评估炎症性肠病患儿上消化道内镜及组织病理学改变的频率和类型。

材料与方法

本研究纳入了97例年龄在3至18岁(平均年龄12.8岁,45例女孩和52例男孩)的炎症性肠病(IBD)患儿,于2005年至2007年在第二儿科、儿童胃肠病学与喂养科接受治疗。根据临床诊断将这些患儿分为3组:第1组:38例溃疡性结肠炎(UC)患儿;第2组:26例克罗恩病(CD)患儿;第3组:33例不确定性结肠炎(IC)患儿。对所有患者均进行了上消化道内镜检查。在内镜检查过程中,常规从胃(胃窦部)、十二指肠及所有黏膜病变处取活检。通过阳性培养检测幽门螺杆菌感染。采用卡方检验分析所得结果(p<0.05)。

结果

27.8%的IBD患儿观察到食管改变,最常见于CD组和IC组,分别为34.6%和36.3%的患儿。72.2%的IBD患儿食管未发现内镜异常,UC患儿这一比例升至84.3%(p<0.05)。胃的内镜检查显示,23.7%的IBD患儿无改变,76.3%的这些患者观察到炎症性病变。仅11.5%的CD患者胃未发现异常(p<0.05)。在CD组患儿中,53.8%观察到轻度内镜改变,34.6%观察到重度改变。23.1%的CD患儿十二指肠出现溃疡,常位于降部。
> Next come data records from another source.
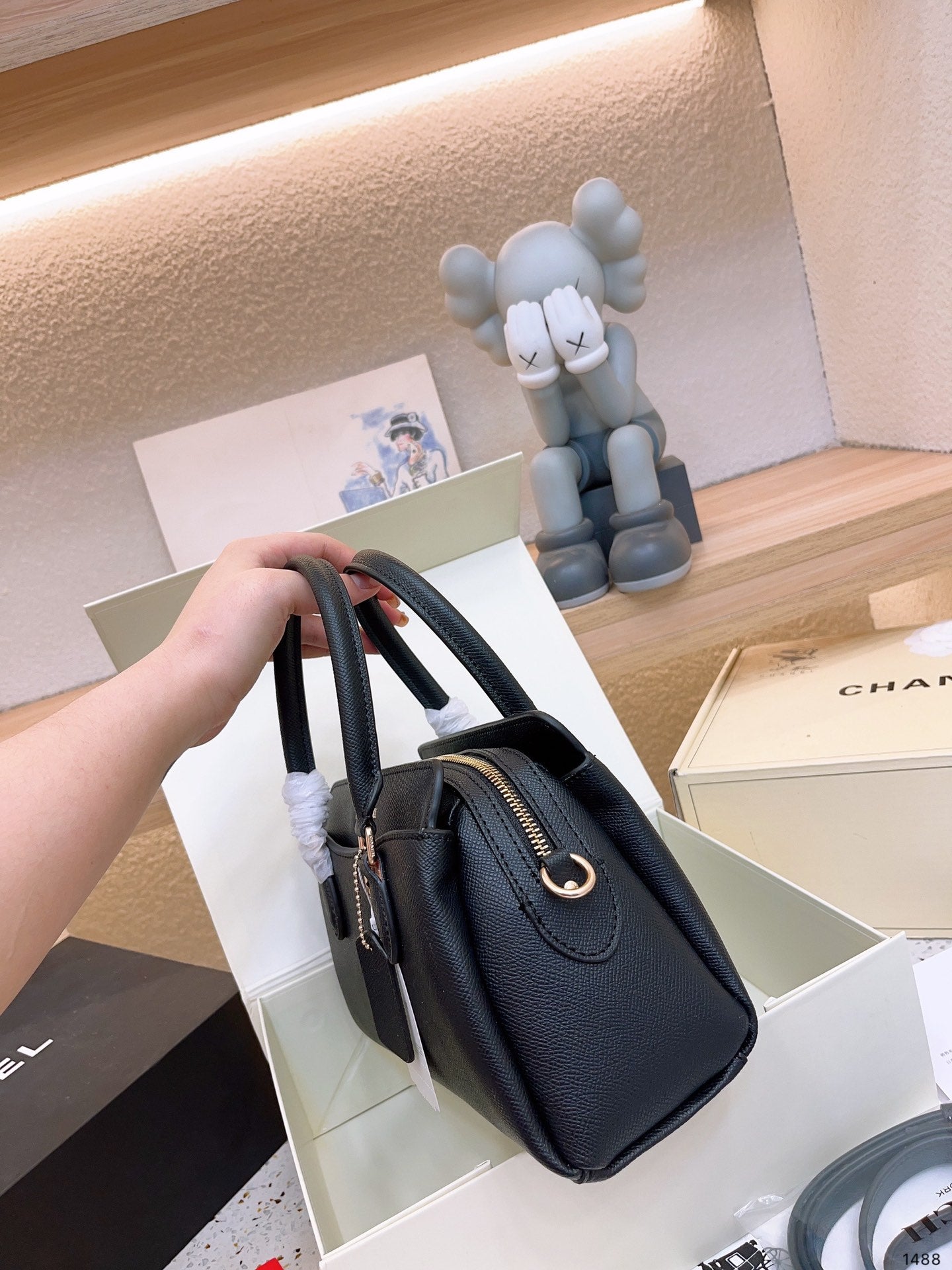 Co-BAG499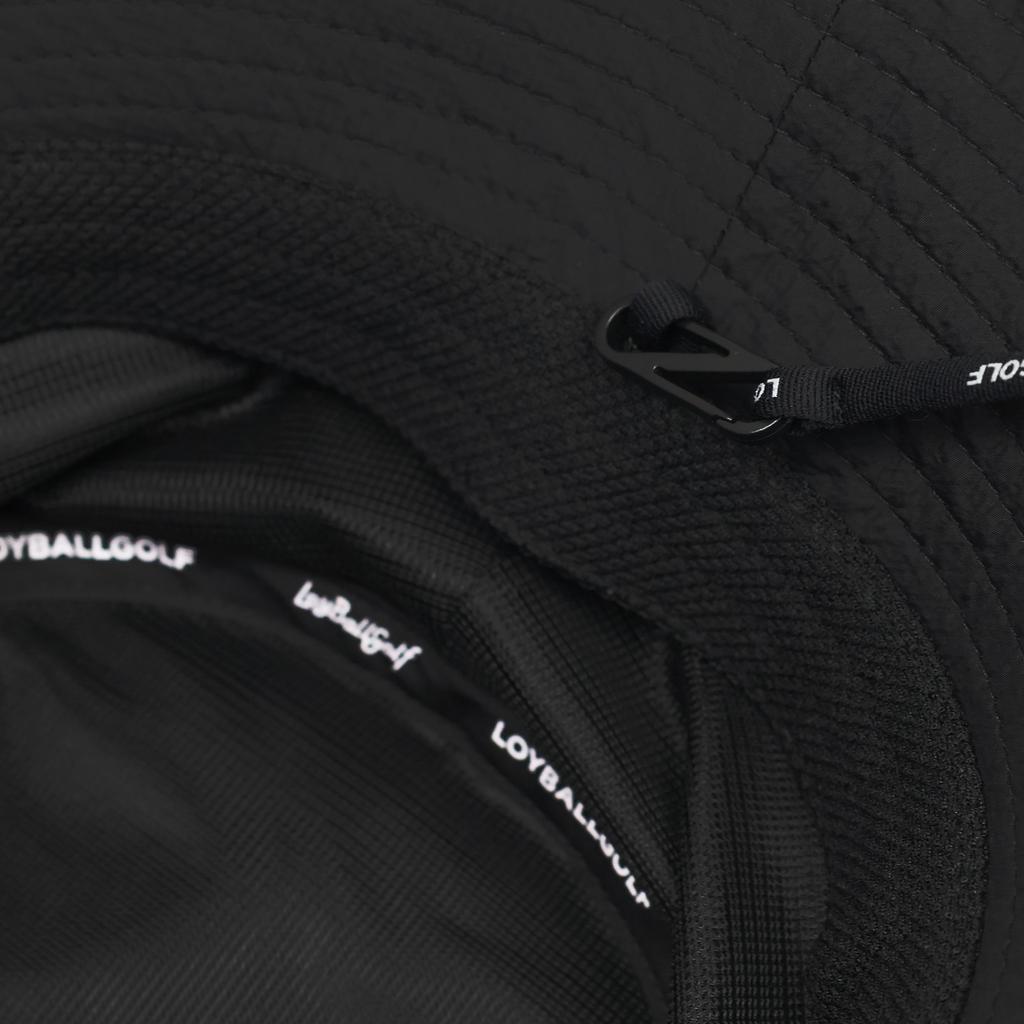 Loibolgolpeu Light Bucket - Black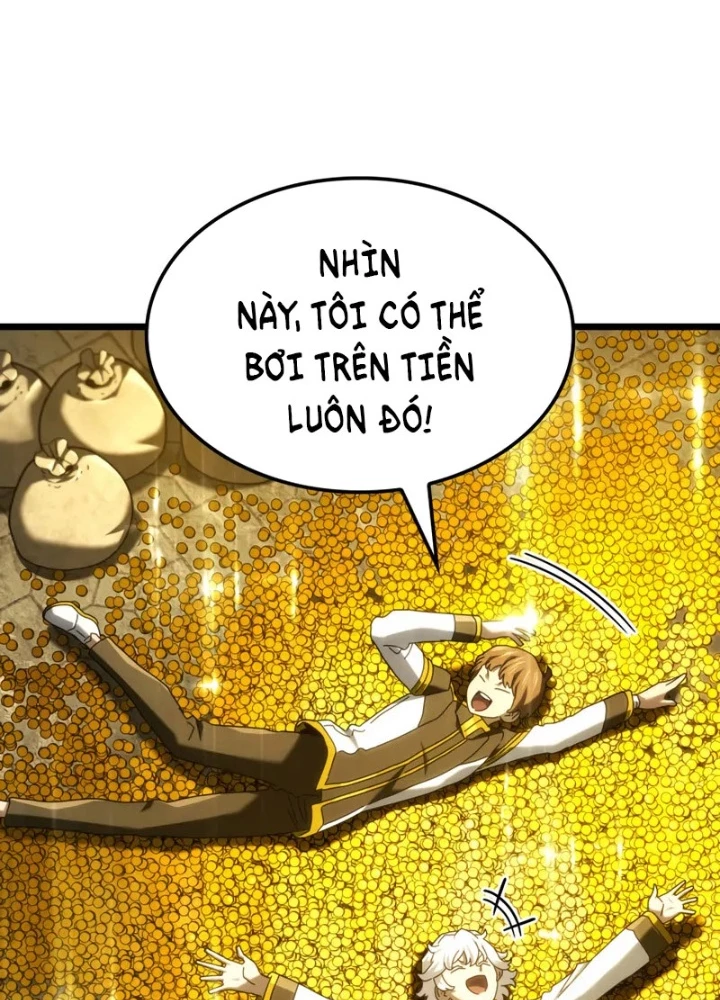 Thiết Huyết Kiếm Sĩ Hồi Quy Chapter 133 - 121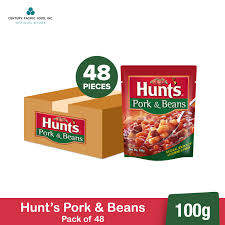 Here is how you achieve that. Can Dog Eat Hunt S Pork And Beans Hutomo Sungkar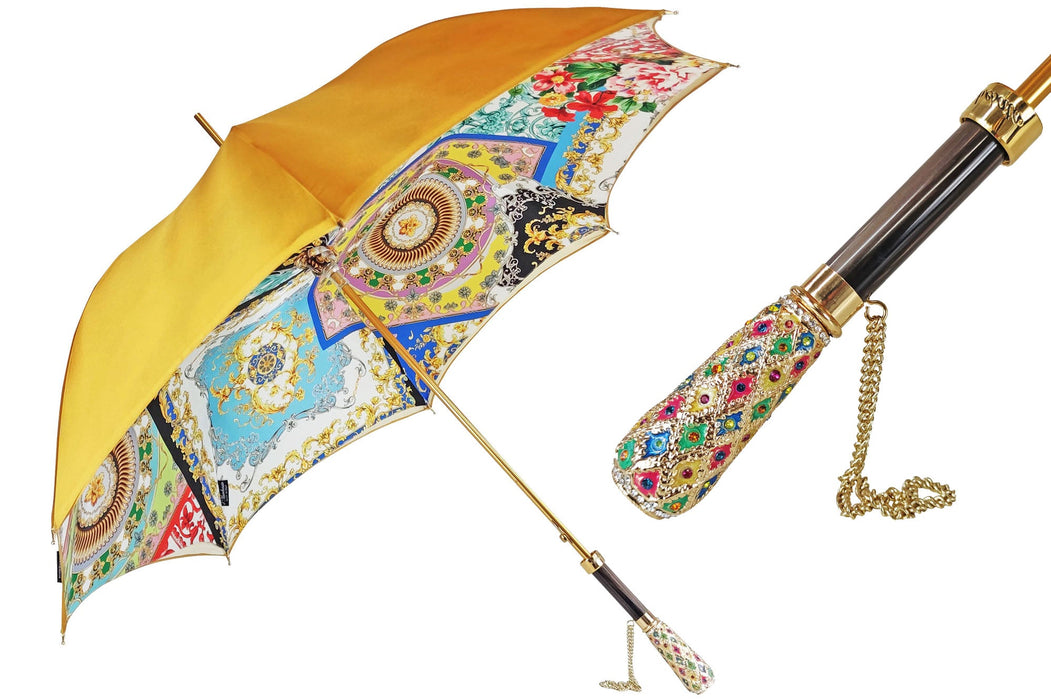 Designer umbrella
10.3%的IBD患儿发现幽门螺杆菌感染,最常见于IC组(12.1%)。组织病理学检查证实,31.9%的IBD患者有食管改变,77.3%和48.4%的这些患儿分别有胃和十二指肠改变。3.1%的CD患者发现非干酪样肉芽肿,1例CD患儿发现部分绒毛萎缩。

结论

在IBD患儿组中,上消化道内镜检查观察到各种炎症性改变。内镜检查最常发现胃的炎症性改变,较少发现十二指肠和食管的改变。IBD患者的组织病理学检查最常证实胃的改变。较少观察到十二指肠和食管的组织病理学改变,尤其是在CD患儿中。在IBD患儿组中,少数患者发现幽门螺杆菌感染。IBD患儿的上消化道内镜检查是一项重要的诊断工具,应成为监测疾病活动及治疗效果的一部分。